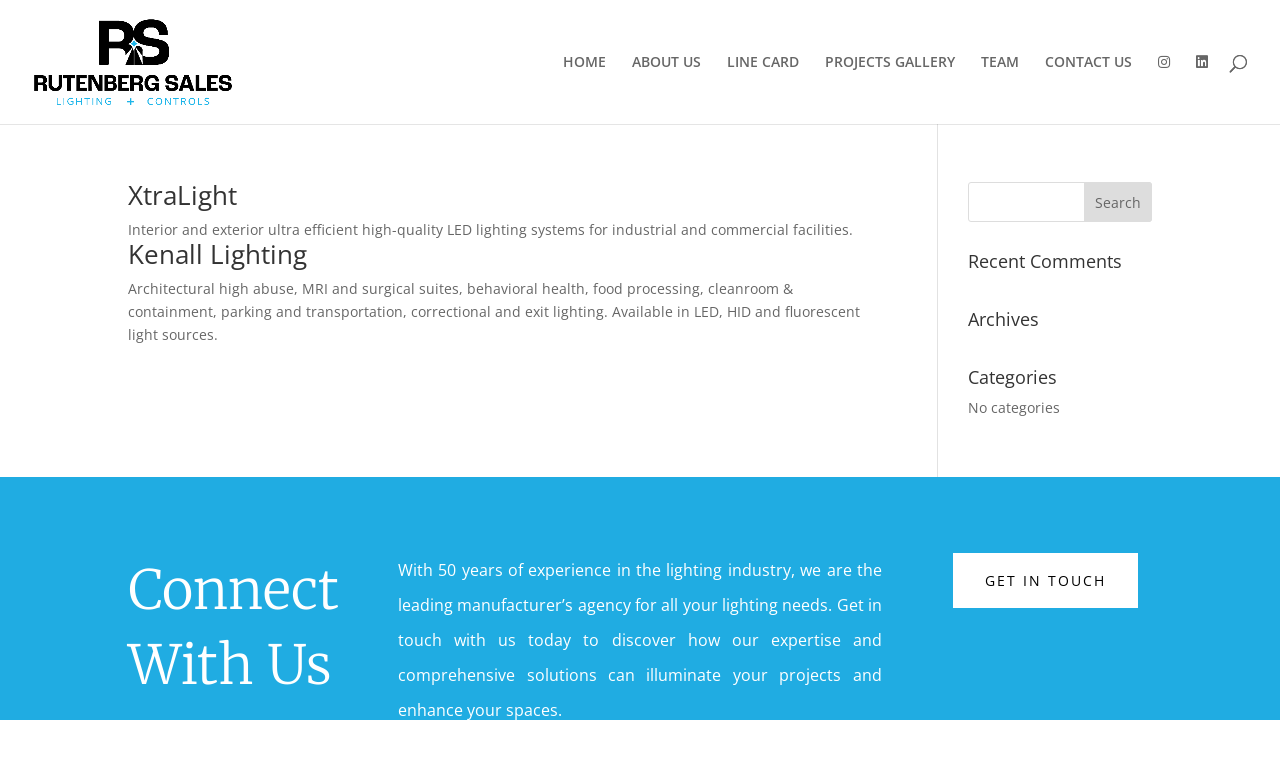

--- FILE ---
content_type: text/css
request_url: https://rutenbergsales.com/wp-content/themes/divi-child/style.css?ver=4.27.4
body_size: -80
content:
/*
 Theme Name:     Rutenberg Sales Custom
 Template:       Divi
 Version:        1.0.0
*/
 
 
/* =Theme customization starts here
------------------------------------------------------- */

--- FILE ---
content_type: text/css
request_url: https://rutenbergsales.com/wp-content/et-cache/global/et-divi-customizer-global.min.css?ver=1735661517
body_size: 26
content:
#footer-info{display:none!important}html body{overflow-y:scroll!important}.et-social-google-plus a.icon:before{content:'\e096'}.et-social-pinterest a.icon:before{content:'\e095'}.et-social-linkedin a.icon:before{content:'\e09d'}.et-social-tumblr a.icon:before{content:'\e097'}.et-social-skype a.icon:before{content:'\e0a2'}.et-social-flikr a.icon:before{content:'\e0a6'}.et-social-dribbble a.icon:before{content:'\e09b'}.et-social-youtube a.icon:before{content:'\e0a3'}.et-social-vimeo a.icon:before{content:'\e09c'}.menu-linkedin a{font-family:'Font Awesome 5 Free';font-weight:900}.menu-linkedin a:before{content:"\f08c";font-size:18px;display:inline-block;vertical-align:middle;margin-right:8px}.menu-linkedin a span{display:none}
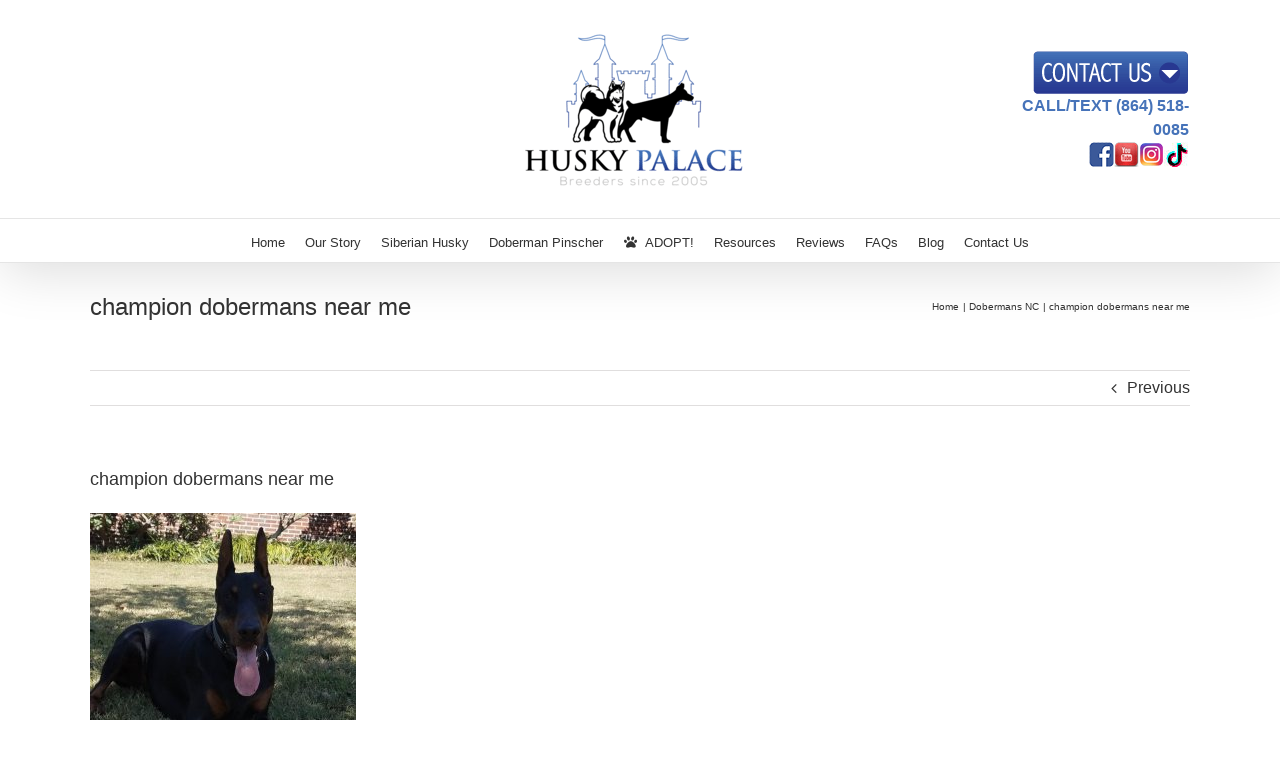

--- FILE ---
content_type: text/css
request_url: https://huskypalace.com/wp-content/cache/min/1/wp-content/themes/Avada-Child-Theme/style.css?ver=1768169391
body_size: -298
content:
.logo{float:left!important}#rightcta{float:right;text-align:right}#line2{font-family:Geneva,Tahoma,Verdana,sans-serif;font-weight:700;color:#4673b9}#line3 a{display:inline}#wrapper #nav ul li ul li>a:hover{color:#000!important}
..........
:: Problem description ::
In your copy, restate the data above word for word but leave out any picture.

:: Output for this exercise ::
--- FILE ---
content_type: text/css
request_url: https://rutenbergsales.com/wp-content/themes/divi-child/style.css?ver=4.27.4
body_size: -80
content:
/*
 Theme Name:     Rutenberg Sales Custom
 Template:       Divi
 Version:        1.0.0
*/
 
 
/* =Theme customization starts here
------------------------------------------------------- */

--- FILE ---
content_type: text/css
request_url: https://rutenbergsales.com/wp-content/et-cache/global/et-divi-customizer-global.min.css?ver=1735661517
body_size: 26
content:
#footer-info{display:none!important}html body{overflow-y:scroll!important}.et-social-google-plus a.icon:before{content:'\e096'}.et-social-pinterest a.icon:before{content:'\e095'}.et-social-linkedin a.icon:before{content:'\e09d'}.et-social-tumblr a.icon:before{content:'\e097'}.et-social-skype a.icon:before{content:'\e0a2'}.et-social-flikr a.icon:before{content:'\e0a6'}.et-social-dribbble a.icon:before{content:'\e09b'}.et-social-youtube a.icon:before{content:'\e0a3'}.et-social-vimeo a.icon:before{content:'\e09c'}.menu-linkedin a{font-family:'Font Awesome 5 Free';font-weight:900}.menu-linkedin a:before{content:"\f08c";font-size:18px;display:inline-block;vertical-align:middle;margin-right:8px}.menu-linkedin a span{display:none}

--- FILE ---
content_type: text/css
request_url: https://huskypalace.com/wp-content/cache/min/1/wp-content/themes/Avada-Child-Theme/style.css?ver=1768169391
body_size: -298
content:
.logo{float:left!important}#rightcta{float:right;text-align:right}#line2{font-family:Geneva,Tahoma,Verdana,sans-serif;font-weight:700;color:#4673b9}#line3 a{display:inline}#wrapper #nav ul li ul li>a:hover{color:#000!important}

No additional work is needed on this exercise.